Following the elimination of category II treatment, the programme has committed time and resources to expanding access to rapid, molecular-based drug susceptibility testing. Georgia will also continue its commitment to universal management of all forms of drug-resistant TB and monitor resistance and patient outcomes. Operational research on the discontinuation of category II treatment – including cost implications and provider and patient experiences – will be carried out as funding permits.
The experience from Georgia is an important example of how category II treatment can be successfully removed from NTP guidelines in settings where it is of limited utility. Georgia used an operational assessment of its national data to reach consensus on the use of category II within its specific context. There was little resistance to policy change in the country because the review was initiated and led by the NTP. Although it may not be possible to generalize this experience to all settings, the review was done retrospectively and outcome data are pending, the Georgian experience may serve as a roadmap for other countries.
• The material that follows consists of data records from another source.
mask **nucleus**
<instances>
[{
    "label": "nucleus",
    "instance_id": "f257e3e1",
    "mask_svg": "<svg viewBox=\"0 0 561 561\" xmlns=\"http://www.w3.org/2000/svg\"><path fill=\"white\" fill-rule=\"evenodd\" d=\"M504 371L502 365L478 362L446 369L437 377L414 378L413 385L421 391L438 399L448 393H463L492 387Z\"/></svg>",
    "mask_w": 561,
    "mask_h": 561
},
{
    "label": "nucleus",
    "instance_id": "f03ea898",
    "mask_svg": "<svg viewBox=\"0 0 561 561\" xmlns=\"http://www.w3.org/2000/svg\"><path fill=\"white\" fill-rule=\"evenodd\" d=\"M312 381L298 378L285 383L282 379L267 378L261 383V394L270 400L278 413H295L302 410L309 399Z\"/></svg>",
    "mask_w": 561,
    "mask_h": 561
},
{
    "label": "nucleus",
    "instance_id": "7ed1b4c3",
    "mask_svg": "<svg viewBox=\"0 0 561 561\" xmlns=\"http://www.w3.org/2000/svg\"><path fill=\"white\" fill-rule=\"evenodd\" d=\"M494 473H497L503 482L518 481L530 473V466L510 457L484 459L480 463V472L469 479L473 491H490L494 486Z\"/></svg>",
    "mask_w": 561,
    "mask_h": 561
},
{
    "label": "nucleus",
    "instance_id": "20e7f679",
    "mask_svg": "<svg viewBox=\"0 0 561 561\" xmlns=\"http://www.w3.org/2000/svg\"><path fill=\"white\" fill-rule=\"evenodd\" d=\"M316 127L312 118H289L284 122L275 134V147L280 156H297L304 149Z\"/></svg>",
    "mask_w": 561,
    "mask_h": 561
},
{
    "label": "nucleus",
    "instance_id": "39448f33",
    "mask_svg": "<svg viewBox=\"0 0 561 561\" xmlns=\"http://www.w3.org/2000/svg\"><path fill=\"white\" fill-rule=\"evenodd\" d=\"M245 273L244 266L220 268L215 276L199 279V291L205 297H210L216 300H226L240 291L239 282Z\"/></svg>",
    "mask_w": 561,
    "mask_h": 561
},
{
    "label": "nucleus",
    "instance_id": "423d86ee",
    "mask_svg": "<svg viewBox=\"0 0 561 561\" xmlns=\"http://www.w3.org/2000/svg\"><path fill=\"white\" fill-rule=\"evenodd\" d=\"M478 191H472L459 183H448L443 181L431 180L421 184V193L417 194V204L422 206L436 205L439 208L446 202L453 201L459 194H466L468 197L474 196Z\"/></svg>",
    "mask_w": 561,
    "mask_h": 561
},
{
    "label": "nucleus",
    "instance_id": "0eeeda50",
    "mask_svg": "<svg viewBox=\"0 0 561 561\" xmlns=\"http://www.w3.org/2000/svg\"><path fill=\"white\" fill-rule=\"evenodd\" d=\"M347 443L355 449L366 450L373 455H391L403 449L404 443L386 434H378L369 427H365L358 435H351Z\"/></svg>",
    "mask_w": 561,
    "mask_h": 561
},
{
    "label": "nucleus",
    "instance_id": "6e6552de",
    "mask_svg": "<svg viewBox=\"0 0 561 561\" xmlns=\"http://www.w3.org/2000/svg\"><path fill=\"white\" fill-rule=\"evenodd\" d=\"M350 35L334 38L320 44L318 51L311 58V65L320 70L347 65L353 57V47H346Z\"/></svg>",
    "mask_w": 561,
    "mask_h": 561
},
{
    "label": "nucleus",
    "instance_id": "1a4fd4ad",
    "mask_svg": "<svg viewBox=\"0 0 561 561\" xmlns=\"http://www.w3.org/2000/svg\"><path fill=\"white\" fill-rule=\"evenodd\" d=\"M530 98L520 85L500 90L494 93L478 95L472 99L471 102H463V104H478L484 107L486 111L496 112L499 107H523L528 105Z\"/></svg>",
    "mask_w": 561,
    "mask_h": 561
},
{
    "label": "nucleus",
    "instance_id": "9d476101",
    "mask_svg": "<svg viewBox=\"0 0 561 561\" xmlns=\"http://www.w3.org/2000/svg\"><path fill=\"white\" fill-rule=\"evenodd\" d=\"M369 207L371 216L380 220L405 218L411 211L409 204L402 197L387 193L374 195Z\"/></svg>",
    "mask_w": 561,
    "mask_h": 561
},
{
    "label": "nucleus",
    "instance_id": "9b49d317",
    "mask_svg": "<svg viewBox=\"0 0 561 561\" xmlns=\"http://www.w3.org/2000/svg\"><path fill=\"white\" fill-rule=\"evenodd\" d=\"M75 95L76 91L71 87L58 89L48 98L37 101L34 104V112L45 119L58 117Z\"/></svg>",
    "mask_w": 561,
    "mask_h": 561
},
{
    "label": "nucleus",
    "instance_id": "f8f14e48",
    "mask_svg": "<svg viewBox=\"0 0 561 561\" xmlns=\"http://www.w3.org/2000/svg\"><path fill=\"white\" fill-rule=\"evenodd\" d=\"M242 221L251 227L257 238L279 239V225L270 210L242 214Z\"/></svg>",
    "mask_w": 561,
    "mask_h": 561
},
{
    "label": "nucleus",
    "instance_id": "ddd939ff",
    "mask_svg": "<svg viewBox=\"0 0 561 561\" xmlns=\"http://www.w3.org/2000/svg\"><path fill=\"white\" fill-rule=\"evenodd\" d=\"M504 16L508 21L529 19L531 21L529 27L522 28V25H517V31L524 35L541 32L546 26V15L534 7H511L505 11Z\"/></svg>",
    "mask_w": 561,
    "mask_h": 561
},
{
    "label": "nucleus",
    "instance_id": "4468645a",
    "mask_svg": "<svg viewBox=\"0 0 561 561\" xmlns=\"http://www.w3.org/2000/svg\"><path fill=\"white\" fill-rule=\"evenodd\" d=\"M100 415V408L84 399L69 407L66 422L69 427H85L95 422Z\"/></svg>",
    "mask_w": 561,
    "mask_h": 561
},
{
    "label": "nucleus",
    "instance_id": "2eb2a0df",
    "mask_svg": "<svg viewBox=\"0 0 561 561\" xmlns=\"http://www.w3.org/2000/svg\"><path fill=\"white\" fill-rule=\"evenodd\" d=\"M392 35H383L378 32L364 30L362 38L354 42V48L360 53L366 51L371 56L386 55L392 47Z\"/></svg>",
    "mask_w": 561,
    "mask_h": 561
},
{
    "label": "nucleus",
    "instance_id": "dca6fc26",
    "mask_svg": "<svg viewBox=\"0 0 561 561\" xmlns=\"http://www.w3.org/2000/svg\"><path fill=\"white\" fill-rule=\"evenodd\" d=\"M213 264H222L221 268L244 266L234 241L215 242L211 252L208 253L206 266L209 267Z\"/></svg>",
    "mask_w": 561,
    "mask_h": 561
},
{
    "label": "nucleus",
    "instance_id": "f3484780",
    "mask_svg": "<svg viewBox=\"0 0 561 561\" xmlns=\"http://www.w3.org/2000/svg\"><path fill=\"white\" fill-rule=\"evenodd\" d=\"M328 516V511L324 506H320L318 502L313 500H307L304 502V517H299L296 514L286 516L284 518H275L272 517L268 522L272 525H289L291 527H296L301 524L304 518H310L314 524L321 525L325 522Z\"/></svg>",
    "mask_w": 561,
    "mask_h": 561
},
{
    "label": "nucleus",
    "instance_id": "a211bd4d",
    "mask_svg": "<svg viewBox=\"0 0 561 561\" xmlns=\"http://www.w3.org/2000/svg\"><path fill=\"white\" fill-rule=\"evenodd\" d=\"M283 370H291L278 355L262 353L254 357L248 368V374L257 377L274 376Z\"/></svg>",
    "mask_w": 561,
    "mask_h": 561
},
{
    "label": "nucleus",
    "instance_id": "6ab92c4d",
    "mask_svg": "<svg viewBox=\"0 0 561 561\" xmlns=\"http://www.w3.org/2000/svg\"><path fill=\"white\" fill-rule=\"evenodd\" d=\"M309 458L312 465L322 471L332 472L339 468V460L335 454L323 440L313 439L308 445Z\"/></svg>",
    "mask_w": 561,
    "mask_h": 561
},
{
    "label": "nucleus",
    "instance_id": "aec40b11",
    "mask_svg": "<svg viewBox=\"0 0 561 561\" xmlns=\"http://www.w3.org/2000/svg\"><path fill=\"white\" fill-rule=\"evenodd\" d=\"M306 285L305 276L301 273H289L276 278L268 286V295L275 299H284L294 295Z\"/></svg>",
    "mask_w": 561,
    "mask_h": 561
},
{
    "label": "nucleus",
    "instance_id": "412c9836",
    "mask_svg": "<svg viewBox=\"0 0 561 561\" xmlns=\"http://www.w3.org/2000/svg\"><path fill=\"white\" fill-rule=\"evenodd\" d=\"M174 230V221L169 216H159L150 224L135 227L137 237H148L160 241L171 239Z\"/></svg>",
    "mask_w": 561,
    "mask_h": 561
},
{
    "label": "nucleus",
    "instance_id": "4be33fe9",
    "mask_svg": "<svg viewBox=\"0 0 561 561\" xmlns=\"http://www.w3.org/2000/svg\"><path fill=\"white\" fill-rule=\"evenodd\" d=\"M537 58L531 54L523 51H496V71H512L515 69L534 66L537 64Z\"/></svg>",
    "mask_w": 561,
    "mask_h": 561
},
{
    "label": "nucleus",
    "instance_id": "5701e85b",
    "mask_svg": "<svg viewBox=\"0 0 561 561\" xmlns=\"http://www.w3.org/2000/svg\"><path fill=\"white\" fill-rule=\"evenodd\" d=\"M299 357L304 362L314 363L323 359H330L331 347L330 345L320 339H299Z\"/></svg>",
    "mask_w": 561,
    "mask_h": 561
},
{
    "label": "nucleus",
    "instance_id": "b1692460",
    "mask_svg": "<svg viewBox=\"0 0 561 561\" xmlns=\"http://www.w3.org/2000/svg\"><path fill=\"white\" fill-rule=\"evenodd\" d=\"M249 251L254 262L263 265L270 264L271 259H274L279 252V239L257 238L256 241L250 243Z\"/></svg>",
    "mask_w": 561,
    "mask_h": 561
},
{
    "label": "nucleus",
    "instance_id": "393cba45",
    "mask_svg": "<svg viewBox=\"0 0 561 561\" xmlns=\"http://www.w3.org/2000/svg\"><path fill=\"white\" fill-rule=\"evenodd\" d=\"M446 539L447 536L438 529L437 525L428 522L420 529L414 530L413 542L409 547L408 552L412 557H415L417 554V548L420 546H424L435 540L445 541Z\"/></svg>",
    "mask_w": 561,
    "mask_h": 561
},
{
The operational assessment concluded that there were no patients in Georgia for whom category II treatment was appropriate. Patients with a history of previous treatment who have pan-susceptible disease are now treated with first-line drugs. Patients with mono- or poly-resistance are treated with appropriate regimens. Patients with MDR-TB are treated with second-line therapy.
Georgia is a unique setting but other countries with different profiles may be able to use this model to determine whether they should use category II. Each country will need to do its own programme review of category II outcomes. They can then use these data to prioritize whether they will continue to use category II or invest in improved diagnostics and drug-resistant TB treatment or both. This paper presents an important example of putting WHO recommendations into action. It is hoped the experience from Georgia can inspire other TB programmes to assess the utility of category II regimens – and other programmatic TB recommendations – in their settings (Box 1).
Box 1. Summary of main lessons learnt
- The National Tuberculosis Program initiated and led the policy decision and worked closely with health-care providers to build consensus.
- Evidence-based analysis was used to support the decision.
- Time and resources were committed to expand access to rapid, molecular-based drug susceptibility testing and management of drug-resistance.